Testing for template argument being result of takeExactly
Philippe Sigaud
philippe.sigaud at gmail.com
Sun Sep 23 04:55:04 PDT 2012
On Sun, Sep 23, 2012 at 1:54 AM, Jonathan M Davis <jmdavisProg at gmx.com> wrote:
> I'm trying to test whether a template argument is the type returned by
> takeExactly, and I haven't been able to sort out the template voodoo required
> yet. It would be a lot easier if I had a variable to work with, but I just
> have the type, and the fancy is expression required to pull it off is fancy
> enough that I haven't been able to sort it out yet.
Seeing that takeExactly returns itself when its input is a
takeExactly, I used this:
import std.range;
import std.stdio;
template Hello(R)
{
static if (is(typeof(R._input)) // Is using R._input OK?
&& is(typeof(takeExactly(typeof(R._input),0)) == R )) //
Does applying takeExactly on R gives R back?

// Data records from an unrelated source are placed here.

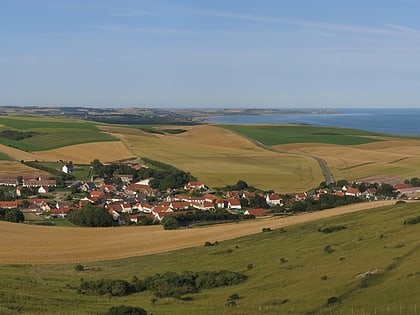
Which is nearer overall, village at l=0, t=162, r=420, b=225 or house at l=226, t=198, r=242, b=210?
village at l=0, t=162, r=420, b=225

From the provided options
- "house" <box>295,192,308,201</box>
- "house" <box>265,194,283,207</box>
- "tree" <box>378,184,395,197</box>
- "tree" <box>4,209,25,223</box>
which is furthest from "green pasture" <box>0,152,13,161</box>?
"tree" <box>378,184,395,197</box>

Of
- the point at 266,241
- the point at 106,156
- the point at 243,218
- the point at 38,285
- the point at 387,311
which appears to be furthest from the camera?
the point at 106,156

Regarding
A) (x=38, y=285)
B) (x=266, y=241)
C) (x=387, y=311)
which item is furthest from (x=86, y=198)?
(x=387, y=311)

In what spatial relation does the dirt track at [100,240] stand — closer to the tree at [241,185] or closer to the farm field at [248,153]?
the tree at [241,185]

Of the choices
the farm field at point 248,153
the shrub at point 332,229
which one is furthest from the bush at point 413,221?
the farm field at point 248,153

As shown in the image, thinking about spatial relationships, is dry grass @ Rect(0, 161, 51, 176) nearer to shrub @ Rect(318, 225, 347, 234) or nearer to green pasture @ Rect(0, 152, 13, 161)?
green pasture @ Rect(0, 152, 13, 161)

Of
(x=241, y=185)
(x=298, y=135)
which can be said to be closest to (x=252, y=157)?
(x=241, y=185)

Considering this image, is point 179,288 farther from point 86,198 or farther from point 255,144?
point 255,144
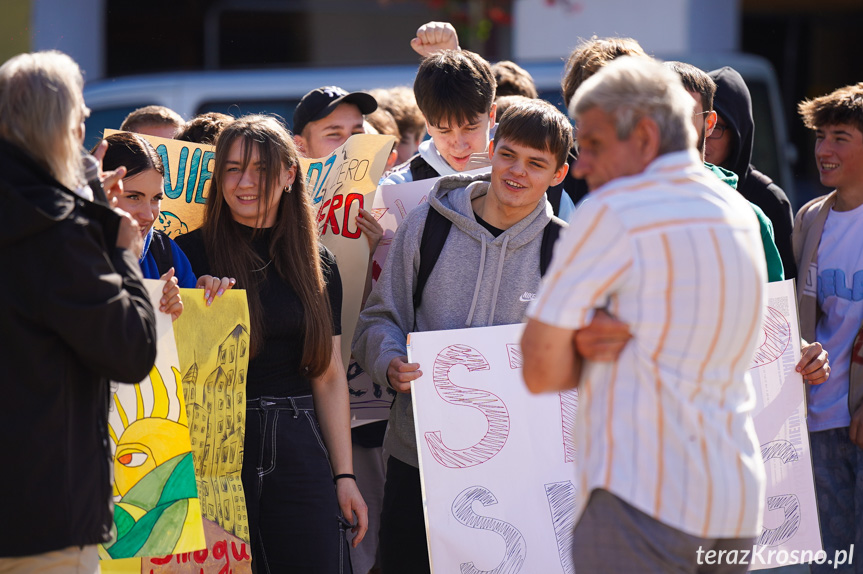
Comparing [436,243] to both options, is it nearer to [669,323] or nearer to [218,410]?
[218,410]

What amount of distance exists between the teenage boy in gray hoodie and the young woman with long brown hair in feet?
0.46

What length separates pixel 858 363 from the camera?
11.8 ft

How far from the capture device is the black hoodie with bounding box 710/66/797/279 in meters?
3.79

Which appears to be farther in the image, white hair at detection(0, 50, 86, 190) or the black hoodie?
the black hoodie

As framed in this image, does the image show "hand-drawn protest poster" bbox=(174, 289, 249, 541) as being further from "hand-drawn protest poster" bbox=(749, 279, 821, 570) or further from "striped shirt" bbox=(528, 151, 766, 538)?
"hand-drawn protest poster" bbox=(749, 279, 821, 570)

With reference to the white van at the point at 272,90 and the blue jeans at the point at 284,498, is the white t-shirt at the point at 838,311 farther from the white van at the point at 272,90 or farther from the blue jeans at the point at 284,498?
the white van at the point at 272,90

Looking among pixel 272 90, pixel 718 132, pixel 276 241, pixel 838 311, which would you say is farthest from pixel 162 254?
pixel 272 90

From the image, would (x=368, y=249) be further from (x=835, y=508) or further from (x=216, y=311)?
(x=835, y=508)

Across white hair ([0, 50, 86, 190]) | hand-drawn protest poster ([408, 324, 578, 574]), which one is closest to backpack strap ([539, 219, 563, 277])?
hand-drawn protest poster ([408, 324, 578, 574])

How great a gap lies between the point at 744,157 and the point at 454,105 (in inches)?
45.9

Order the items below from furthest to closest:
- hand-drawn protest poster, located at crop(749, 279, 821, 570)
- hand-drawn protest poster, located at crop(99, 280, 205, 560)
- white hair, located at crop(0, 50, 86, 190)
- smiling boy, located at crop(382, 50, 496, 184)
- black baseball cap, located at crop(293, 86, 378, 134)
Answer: black baseball cap, located at crop(293, 86, 378, 134), smiling boy, located at crop(382, 50, 496, 184), hand-drawn protest poster, located at crop(749, 279, 821, 570), hand-drawn protest poster, located at crop(99, 280, 205, 560), white hair, located at crop(0, 50, 86, 190)

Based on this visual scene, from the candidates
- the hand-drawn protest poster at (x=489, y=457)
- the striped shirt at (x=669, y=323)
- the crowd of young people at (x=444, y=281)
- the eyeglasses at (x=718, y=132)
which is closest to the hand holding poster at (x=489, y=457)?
the hand-drawn protest poster at (x=489, y=457)

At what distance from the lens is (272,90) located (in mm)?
7215

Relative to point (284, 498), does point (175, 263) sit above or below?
above
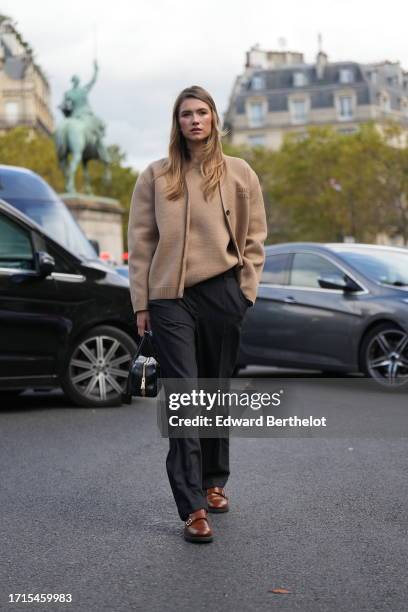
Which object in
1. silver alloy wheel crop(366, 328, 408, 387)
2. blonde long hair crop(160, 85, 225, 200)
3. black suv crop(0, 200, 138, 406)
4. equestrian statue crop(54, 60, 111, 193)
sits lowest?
silver alloy wheel crop(366, 328, 408, 387)

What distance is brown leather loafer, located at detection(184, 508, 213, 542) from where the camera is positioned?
476 cm

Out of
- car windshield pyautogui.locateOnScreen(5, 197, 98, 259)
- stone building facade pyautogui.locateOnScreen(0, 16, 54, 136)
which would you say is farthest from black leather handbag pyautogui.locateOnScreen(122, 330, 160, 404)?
stone building facade pyautogui.locateOnScreen(0, 16, 54, 136)

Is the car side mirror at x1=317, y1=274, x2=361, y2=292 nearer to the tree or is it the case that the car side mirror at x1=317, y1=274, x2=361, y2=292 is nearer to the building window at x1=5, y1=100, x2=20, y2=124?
the tree

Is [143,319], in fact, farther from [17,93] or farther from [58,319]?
[17,93]

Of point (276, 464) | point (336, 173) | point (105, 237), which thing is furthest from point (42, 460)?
point (336, 173)

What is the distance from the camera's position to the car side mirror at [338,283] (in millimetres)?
11180

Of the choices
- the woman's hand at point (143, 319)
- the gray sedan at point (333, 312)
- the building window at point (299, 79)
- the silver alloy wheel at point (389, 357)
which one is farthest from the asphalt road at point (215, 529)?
the building window at point (299, 79)

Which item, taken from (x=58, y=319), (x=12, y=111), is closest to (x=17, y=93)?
(x=12, y=111)

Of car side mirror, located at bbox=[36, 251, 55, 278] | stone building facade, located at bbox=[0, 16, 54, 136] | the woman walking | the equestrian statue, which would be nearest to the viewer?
the woman walking

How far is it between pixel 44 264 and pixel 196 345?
14.3 ft

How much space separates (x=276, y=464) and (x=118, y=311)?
3.33 metres

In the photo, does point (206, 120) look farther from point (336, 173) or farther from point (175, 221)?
point (336, 173)

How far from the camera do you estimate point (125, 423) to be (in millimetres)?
8773

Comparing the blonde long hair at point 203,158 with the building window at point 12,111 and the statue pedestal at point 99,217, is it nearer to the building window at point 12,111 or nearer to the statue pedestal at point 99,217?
the statue pedestal at point 99,217
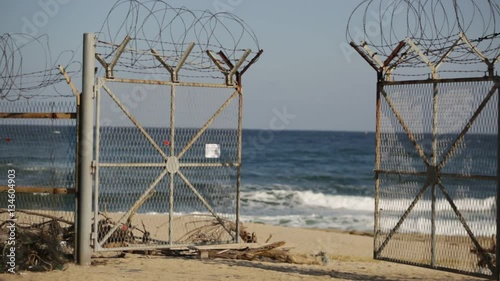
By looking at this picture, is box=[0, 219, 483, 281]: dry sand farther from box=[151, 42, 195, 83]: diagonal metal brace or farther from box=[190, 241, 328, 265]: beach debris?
box=[151, 42, 195, 83]: diagonal metal brace

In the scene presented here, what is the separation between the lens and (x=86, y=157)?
11625 mm

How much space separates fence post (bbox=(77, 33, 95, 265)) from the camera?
11578 mm

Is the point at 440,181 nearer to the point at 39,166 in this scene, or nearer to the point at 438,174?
the point at 438,174

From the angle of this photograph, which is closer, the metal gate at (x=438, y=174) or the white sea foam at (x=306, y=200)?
the metal gate at (x=438, y=174)

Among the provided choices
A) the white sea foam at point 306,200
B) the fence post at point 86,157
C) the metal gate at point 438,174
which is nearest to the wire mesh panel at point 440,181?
the metal gate at point 438,174

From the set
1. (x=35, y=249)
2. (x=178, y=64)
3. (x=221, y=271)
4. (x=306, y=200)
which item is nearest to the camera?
(x=35, y=249)

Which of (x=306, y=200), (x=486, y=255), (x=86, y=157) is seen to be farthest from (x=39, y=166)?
(x=306, y=200)

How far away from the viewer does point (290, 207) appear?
31.6 metres

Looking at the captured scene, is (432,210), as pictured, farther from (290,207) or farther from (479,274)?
(290,207)

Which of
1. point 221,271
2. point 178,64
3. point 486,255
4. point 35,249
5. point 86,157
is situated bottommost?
point 221,271

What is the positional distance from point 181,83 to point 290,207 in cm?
1963

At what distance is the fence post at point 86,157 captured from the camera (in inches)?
456

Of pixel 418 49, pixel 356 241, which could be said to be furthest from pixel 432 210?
pixel 356 241

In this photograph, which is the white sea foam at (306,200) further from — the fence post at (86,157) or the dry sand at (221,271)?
the fence post at (86,157)
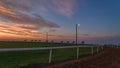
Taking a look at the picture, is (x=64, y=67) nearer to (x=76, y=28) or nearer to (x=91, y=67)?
(x=91, y=67)

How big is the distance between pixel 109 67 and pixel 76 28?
4477 cm

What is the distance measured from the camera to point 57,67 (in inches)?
450

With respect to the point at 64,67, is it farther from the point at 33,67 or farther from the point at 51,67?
the point at 33,67

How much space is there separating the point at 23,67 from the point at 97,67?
382 cm

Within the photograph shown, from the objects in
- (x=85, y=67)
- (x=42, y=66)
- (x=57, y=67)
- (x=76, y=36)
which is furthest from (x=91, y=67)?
(x=76, y=36)

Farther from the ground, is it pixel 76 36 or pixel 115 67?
pixel 76 36

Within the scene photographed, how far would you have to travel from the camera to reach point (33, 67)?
1152 cm

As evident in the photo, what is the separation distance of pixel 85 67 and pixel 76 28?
45.2 metres

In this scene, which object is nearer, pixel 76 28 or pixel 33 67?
pixel 33 67

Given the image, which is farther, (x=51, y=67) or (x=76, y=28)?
(x=76, y=28)

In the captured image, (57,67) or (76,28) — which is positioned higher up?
(76,28)

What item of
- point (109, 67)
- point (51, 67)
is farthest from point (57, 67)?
point (109, 67)

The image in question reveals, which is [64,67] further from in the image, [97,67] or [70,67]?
[97,67]

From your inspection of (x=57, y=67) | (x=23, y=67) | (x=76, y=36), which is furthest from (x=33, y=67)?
(x=76, y=36)
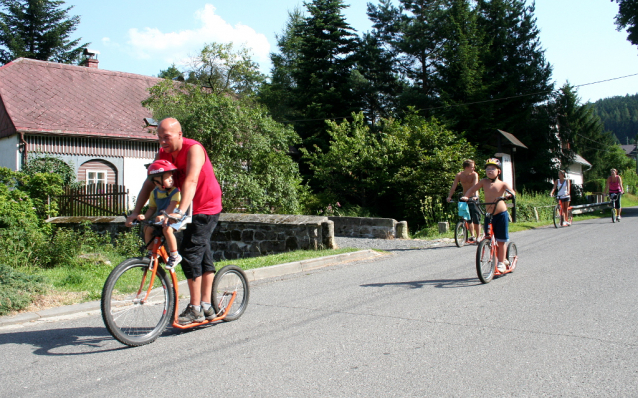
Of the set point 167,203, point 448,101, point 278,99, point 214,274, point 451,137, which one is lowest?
point 214,274

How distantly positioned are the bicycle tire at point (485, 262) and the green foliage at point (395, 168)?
32.8 feet

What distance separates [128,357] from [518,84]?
102 feet

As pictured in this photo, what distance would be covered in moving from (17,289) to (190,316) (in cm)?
262

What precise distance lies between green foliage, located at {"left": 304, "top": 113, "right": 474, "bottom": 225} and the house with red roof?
8682mm

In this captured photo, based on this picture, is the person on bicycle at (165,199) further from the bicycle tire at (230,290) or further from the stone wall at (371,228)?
the stone wall at (371,228)

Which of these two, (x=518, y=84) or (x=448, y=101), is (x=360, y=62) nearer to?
(x=448, y=101)

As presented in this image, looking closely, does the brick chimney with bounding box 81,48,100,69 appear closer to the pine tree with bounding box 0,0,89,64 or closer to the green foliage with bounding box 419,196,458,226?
the pine tree with bounding box 0,0,89,64

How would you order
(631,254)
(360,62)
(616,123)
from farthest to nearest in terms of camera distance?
(616,123)
(360,62)
(631,254)

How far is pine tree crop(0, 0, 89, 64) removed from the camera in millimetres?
39594

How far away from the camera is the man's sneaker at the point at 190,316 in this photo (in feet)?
15.6

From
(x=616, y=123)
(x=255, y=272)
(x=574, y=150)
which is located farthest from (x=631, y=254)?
(x=616, y=123)

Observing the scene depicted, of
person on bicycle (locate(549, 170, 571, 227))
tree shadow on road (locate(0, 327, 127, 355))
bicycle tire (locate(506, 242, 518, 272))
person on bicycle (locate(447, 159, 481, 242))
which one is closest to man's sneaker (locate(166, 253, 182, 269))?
tree shadow on road (locate(0, 327, 127, 355))

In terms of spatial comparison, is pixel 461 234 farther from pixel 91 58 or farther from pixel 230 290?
pixel 91 58

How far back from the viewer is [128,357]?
13.8 ft
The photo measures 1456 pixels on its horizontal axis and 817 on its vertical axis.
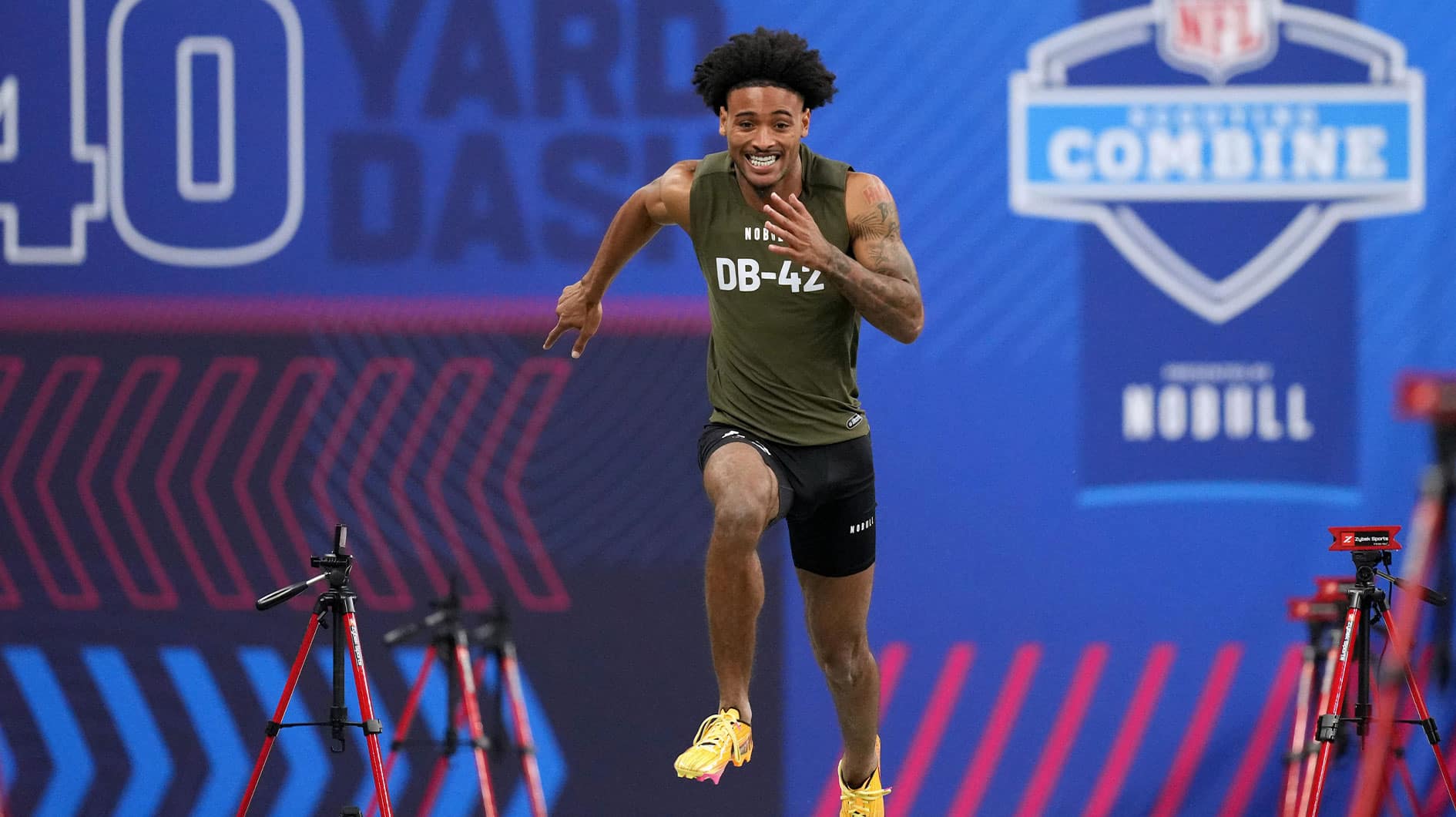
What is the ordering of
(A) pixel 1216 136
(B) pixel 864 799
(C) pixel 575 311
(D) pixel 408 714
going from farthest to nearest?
1. (A) pixel 1216 136
2. (D) pixel 408 714
3. (B) pixel 864 799
4. (C) pixel 575 311

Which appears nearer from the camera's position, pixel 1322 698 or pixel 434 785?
pixel 1322 698

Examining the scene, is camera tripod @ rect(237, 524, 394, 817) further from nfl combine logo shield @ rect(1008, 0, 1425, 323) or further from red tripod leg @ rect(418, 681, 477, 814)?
nfl combine logo shield @ rect(1008, 0, 1425, 323)

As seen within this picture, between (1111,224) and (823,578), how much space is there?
8.35 ft

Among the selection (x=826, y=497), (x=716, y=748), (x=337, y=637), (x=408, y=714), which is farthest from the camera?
(x=408, y=714)

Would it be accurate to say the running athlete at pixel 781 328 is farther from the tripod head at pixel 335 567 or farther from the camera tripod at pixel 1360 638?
the camera tripod at pixel 1360 638

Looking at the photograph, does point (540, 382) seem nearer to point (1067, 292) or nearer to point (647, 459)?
point (647, 459)

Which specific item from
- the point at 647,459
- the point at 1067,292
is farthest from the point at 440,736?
the point at 1067,292

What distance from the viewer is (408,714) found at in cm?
535

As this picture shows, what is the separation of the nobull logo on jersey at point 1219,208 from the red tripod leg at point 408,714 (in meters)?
2.55

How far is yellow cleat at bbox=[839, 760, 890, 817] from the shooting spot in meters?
4.53

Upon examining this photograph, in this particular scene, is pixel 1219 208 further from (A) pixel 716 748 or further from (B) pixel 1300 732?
(A) pixel 716 748

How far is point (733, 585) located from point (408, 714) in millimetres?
1919

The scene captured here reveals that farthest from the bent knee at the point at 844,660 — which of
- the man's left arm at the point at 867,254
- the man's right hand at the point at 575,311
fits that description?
the man's right hand at the point at 575,311

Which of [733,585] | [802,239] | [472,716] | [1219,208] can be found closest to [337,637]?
[472,716]
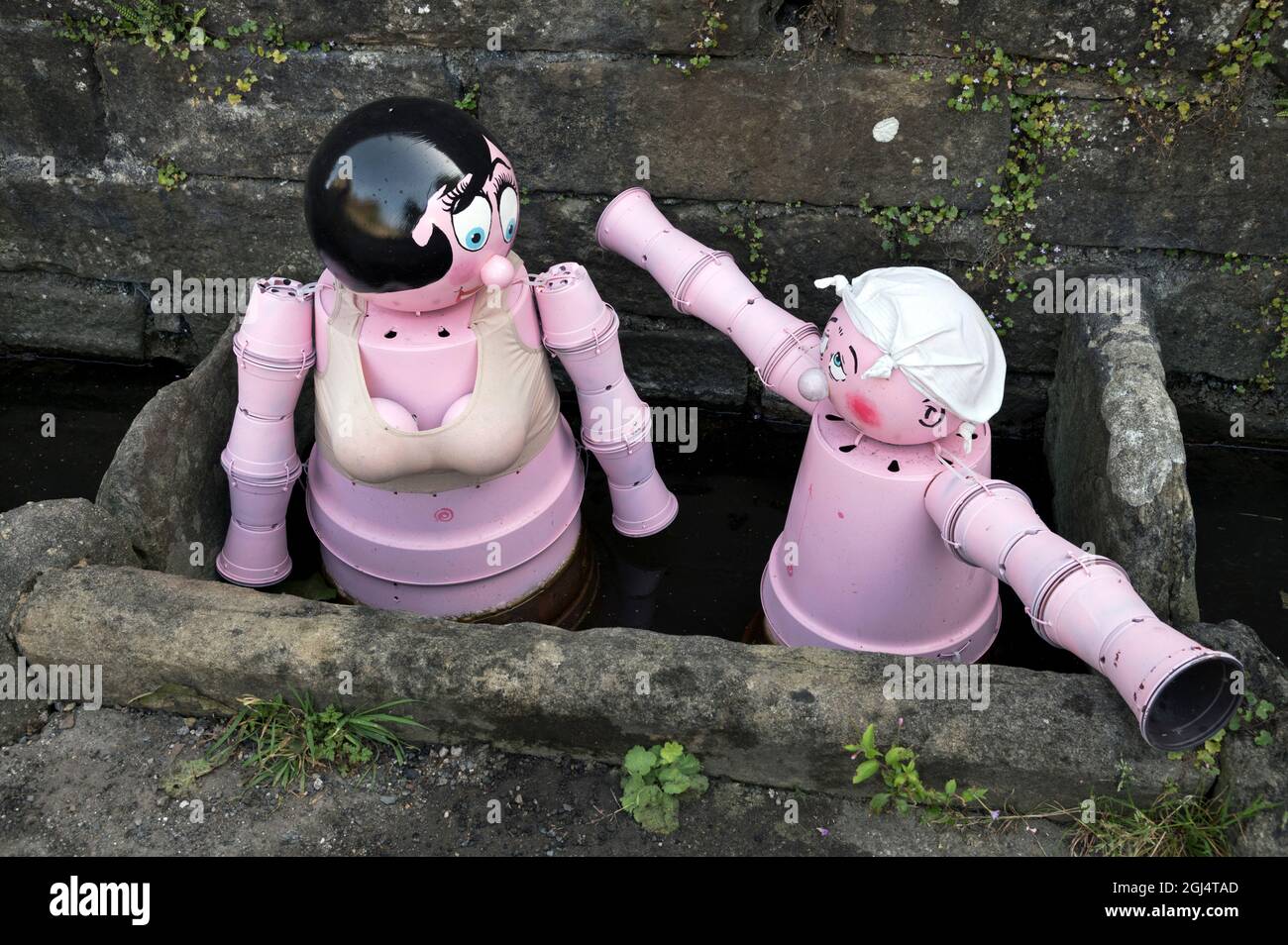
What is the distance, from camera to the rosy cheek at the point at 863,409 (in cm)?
279

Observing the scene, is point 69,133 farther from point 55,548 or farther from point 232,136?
point 55,548

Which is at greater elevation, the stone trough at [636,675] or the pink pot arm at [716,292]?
the pink pot arm at [716,292]

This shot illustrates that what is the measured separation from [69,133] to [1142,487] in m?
3.50

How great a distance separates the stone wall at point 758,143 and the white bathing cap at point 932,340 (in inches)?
37.4

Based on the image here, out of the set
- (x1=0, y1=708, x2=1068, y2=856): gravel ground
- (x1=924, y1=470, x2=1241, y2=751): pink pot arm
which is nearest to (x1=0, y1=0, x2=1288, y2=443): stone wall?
(x1=924, y1=470, x2=1241, y2=751): pink pot arm

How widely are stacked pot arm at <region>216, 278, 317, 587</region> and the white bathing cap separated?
1437 mm

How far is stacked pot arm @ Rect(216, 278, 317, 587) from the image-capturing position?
10.1 ft

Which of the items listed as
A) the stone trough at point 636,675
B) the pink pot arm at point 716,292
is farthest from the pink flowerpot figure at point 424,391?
the stone trough at point 636,675

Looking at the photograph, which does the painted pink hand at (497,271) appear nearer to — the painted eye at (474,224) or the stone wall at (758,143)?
the painted eye at (474,224)

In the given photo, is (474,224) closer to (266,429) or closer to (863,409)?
(266,429)

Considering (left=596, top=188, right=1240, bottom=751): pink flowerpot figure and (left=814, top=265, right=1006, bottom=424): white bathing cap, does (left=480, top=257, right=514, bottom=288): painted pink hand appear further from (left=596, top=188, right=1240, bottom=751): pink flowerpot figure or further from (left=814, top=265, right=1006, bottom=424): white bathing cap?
(left=814, top=265, right=1006, bottom=424): white bathing cap

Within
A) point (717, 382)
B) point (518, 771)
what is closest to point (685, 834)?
point (518, 771)

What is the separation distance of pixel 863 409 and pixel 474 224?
1016 millimetres

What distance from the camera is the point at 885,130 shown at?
3518 mm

alias typeof(R._input) Hello; // Extract the original range type
else
alias void Hello;
}
void main()
{
auto str = "hello";
auto t = takeExactly(str, 3);
writeln(t);
writeln(Hello!(typeof(t)).stringof); // "string"
}
Transforming it into a predicate template is easy, I just wanted to
show that R._input is accessible.
Caution: takeExactly returns a slice when the range is slice-able. You
should test for hasSlicing on R first.
As for Voldemort (Nameless One, Dark Lord, whatever) types, I find
them more annoying than useful, personally.